● Task statement: In the cargo handling vehicle claims below, what does the up-down counter do with the rearward distance moved by the lift unit?

● Selection:
_ _ _

2. The cargo handling vehicle as claimed in claim 1, wherein the traveling distance measuring section is an up-down counter for up-counting the forward distance moved by the lift unit, and down-counting the rearward distance moved thereby;
- the traveling distance measuring section has a counter for indicating the traveling distance of the lift unit; and
- the movement control section prohibits the lowering movement of the cargo carrier until the value of the counter is not more than 0.
3. The cargo handling vehicle as claimed in claim 1, wherein the movement control section allows lowering the cargo carrier by the lift unit within a predetermined range, and prohibits lowering the cargo carrier below the predetermined range.
4. A cargo handling vehicle comprising:
- a cargo carrier for carrying a cargo thereon;
- a lift unit for raising and/or lowering the cargo carrier;
- a vehicle main body for moving the lift unit forward and backward;
- a traveling distance measuring section for measuring a forward distance moved by the vehicle main body;
- a measurement start indication section for starting the measurement of the traveling distance measuring section; and
- a movement control section for prohibiting the lowering movement of the cargo carrier until the measured value of the traveling distance measuring section becomes an initial value after the measurement start indication section starts to operate.

_ _ _

● Provided records:
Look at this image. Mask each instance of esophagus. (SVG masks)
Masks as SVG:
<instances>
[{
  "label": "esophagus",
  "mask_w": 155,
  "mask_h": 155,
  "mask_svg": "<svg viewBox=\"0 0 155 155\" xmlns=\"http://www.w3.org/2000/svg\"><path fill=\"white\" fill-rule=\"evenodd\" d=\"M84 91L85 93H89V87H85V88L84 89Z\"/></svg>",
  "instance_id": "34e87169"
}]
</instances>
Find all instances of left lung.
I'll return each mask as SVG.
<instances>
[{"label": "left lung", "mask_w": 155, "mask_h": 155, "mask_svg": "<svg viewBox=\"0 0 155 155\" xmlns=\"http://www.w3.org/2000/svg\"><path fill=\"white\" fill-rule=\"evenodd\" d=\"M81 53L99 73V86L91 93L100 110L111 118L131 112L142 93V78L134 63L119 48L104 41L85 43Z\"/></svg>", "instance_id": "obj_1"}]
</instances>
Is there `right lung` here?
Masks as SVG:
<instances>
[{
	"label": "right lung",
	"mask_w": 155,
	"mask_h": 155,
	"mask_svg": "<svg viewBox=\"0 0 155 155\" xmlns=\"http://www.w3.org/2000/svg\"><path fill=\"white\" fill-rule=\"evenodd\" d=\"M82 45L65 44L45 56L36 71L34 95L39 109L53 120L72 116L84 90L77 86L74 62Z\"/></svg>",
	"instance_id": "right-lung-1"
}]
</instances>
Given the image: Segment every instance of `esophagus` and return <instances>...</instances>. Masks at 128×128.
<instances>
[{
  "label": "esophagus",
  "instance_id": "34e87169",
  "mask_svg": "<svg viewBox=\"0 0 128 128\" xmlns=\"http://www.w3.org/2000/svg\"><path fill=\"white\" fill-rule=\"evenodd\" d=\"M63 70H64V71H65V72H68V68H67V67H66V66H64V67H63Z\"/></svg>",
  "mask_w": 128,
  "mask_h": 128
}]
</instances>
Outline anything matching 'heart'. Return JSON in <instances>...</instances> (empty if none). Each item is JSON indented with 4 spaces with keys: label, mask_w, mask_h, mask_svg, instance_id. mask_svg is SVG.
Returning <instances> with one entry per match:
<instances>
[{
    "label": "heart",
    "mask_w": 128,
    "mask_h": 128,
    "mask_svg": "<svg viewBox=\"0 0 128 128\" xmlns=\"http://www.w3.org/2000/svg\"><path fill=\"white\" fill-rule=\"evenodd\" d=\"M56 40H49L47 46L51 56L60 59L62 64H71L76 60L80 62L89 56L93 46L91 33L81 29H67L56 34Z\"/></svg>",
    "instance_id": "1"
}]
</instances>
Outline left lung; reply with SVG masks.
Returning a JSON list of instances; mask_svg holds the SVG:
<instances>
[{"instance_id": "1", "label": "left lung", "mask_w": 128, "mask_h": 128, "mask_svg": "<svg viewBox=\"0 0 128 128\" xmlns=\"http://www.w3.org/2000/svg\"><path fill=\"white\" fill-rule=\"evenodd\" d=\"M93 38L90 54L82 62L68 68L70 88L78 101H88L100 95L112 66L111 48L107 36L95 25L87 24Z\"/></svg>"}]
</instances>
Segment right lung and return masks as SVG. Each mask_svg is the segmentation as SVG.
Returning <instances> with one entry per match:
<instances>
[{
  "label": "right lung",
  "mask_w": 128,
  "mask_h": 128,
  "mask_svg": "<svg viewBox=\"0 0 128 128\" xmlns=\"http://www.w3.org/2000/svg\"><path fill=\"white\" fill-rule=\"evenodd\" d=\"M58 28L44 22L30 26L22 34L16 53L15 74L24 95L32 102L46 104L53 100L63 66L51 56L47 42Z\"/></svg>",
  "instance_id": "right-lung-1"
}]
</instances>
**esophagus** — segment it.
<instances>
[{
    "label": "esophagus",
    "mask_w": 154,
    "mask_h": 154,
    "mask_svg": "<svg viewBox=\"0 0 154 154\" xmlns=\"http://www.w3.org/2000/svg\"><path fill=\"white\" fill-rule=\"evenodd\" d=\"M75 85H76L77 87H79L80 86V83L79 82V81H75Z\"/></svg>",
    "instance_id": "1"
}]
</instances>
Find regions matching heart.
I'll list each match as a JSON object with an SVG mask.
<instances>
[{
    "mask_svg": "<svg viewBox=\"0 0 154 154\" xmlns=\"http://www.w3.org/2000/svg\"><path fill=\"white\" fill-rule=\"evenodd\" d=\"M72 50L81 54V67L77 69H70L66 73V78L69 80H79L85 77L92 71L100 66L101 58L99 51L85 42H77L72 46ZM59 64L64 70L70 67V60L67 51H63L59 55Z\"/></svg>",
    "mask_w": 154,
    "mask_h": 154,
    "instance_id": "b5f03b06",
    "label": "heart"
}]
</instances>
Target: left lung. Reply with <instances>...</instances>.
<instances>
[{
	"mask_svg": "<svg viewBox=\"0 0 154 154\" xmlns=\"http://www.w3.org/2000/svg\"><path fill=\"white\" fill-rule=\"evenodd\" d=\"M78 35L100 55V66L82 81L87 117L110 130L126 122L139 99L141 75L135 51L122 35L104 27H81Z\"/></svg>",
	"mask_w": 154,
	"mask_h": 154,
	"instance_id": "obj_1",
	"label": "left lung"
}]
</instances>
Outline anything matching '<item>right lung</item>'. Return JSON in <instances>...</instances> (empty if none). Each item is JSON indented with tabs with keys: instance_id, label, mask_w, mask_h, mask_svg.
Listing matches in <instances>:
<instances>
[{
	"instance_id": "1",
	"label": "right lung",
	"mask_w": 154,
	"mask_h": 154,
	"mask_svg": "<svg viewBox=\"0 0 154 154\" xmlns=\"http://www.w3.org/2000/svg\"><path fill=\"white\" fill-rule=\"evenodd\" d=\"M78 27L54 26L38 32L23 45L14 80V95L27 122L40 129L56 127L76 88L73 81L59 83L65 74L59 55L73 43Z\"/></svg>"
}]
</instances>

_ _ _

● Expected answer: It down-counts the rearward distance moved by the lift unit.